SERIOUS MONEY:THE US stock market began the new year where it left off in 2010; prices continued their upward march to fresh post-crisis highs and, not surprisingly, the perennial bulls on Wall Street believe further gains are in store.
Fundamental analysts are almost universally of a bullish persuasion and have pencilled in economic growth of up to 4 per cent for the current year, which is expected to generate a double-digit increase in corporate earnings and a commensurate advance in stock prices.
The bulls may well prove right, but their stock market targets are proffered as near certainty and fail in their entirety to recognise the fact that the variability of potential outcomes remains extraordinarily wide.
Meanwhile, their esteemed colleagues who practise the art of technical analysis note that the stock market generated a bearish signal known as the Hindenburg Omen on December 14th, a warning of impending trouble that was confirmed the following day.
The Hindenburg Omen is a technical indicator that is believed by many analysts to portend a stock market crash. It was developed a number of years ago by Jim Miekka, a blind mathematician, and Kennedy Gammage, a technical analyst and newsletter editor, and dubbed the Hindenburg Omen in 2005, after the ill-fated passenger airship that crashed and burned in 1937, killing 36 people.
The omen was preceded by, and appears to be based on, the High Low Logic Index developed by Norman G. Fosback, editor of Fosback’s Fund Forecaster, in the 1970s. Fosback explained in his classic textbook Stock Market Logic that “the rationale behind the [High Low] Logic Index is simple. Under normal conditions, either a substantial number of stocks establish new annual highs or a large number set new lows – but not both ... When the index attains a high level, it indicates that the market is undergoing a period of extreme divergence ... Such divergence is not usually conducive to future rising stock prices.”

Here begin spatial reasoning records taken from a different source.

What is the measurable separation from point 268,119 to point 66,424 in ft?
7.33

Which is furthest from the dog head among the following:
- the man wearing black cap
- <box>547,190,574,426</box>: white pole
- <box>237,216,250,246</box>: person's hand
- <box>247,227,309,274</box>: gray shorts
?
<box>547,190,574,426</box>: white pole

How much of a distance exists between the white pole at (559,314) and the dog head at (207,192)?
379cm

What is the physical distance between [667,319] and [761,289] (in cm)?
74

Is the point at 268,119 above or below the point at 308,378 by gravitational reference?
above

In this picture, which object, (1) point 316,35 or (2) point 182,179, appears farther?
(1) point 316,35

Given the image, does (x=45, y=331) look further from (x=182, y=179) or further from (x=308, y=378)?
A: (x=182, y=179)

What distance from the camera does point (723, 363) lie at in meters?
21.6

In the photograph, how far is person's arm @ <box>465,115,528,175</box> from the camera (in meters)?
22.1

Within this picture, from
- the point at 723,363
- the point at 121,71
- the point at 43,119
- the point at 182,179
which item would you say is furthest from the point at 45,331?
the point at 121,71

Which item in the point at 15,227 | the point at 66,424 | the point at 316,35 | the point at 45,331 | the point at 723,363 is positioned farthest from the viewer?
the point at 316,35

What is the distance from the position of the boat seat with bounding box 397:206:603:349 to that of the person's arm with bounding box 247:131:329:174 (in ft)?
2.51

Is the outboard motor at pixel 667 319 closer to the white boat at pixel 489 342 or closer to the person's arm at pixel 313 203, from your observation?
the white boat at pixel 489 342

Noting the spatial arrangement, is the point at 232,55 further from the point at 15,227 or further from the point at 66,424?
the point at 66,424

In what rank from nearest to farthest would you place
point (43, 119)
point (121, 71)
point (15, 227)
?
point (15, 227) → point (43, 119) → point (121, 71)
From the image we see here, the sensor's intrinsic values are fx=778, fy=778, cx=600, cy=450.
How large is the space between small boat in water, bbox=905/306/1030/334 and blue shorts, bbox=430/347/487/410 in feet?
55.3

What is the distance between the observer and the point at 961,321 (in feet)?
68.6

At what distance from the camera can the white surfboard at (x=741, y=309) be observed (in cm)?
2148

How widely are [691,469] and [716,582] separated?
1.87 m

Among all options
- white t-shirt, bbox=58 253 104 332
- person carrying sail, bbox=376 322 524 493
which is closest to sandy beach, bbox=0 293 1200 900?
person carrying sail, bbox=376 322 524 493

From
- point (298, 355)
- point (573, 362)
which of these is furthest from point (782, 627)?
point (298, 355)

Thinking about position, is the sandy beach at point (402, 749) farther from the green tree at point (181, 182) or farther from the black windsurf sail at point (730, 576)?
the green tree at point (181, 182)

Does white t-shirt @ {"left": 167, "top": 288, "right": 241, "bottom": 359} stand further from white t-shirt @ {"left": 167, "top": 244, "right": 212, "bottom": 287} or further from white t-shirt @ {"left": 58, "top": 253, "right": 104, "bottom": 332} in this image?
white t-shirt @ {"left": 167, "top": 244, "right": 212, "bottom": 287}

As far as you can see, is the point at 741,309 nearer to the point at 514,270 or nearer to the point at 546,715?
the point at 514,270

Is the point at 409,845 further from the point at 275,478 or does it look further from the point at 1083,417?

Miekka’s technical indicator requires a number of conditions to be satisfied for a stock market crash to be deemed imminent. First, the daily number of new 52-week highs and new 52-week lows on the New York Stock Exchange (NYSE) must both be sufficiently high that the lesser of the two is greater than 2.2 per cent of the total NYSE issues traded that day.
Second, the Hindenburg Omen can only be triggered in an advancing market. This condition is considered satisfied if the NYSE Index is higher than its level at any time during the previous 10 weeks on the day the first condition is observed.
Third, the McClellan Oscillator, an indicator of market breadth developed by Sherman and Marian McClellan in 1969, must be negative on the same day – the oscillator is measured as the 19-day exponential moving average of advances less declines minus the 39- day exponential moving average of advances less declines, and a negative value is indicative of deteriorating market breadth.
The fourth condition requires that new 52-week highs on the NYSE are not more than twice the number of new 52-week lows. Finally, for the Hindenburg Omen to be considered “official”, the first four conditions must be satisfied on the same trading day again and within a 36-day period following the first warning.
The requirements for an official Hindenburg Omen would appear to be quite onerous and, given that the crash indicator was triggered in the middle of December, it would appear to suggest that caution is appropriate in today’s runaway market.
However, it should be noted that the signal has been refined over and over again to fit the market’s historical gyrations and thus may be nothing more than a prime example of data- mining with little relevance for future market behaviour.
Investors will be quick to ask how the indicator has performed in practice and the results are instructive. There have been 39 Hindenburg Omens since 1985 and a crash warning has been generated before every substantial market decline registered during that period, including 1987, 2000, 2001, 2002, 2007 and 2008.
However, almost six in 10 observations have been followed by a subsequent market drop of less than 10 per cent and the median decline for all previous omens is less than 9 per cent. Only one in seven observations has occurred immediately before price declines of more than 20 per cent, the traditional definition of a bear market, which suggests the indicator is hardly deserving of its name.
The historical evidence indicates that the Hindenburg Omen may well portend a soft January, but the indicator is certainly not sufficient of itself to prepare for an imminent crash and an end to the 21-month long cyclical bull market.
An examination of sentiment indicators paints a similar picture; investors are excessively bullish and a pull-back is warranted to restore the market’s overall health. A normal market correction would appear to be in the offing and although this columnist believes the secular bear market is not over and will resume at some point, preparation for that event should not be based on some dubious indicator, but a close examination of the underlying fundamentals.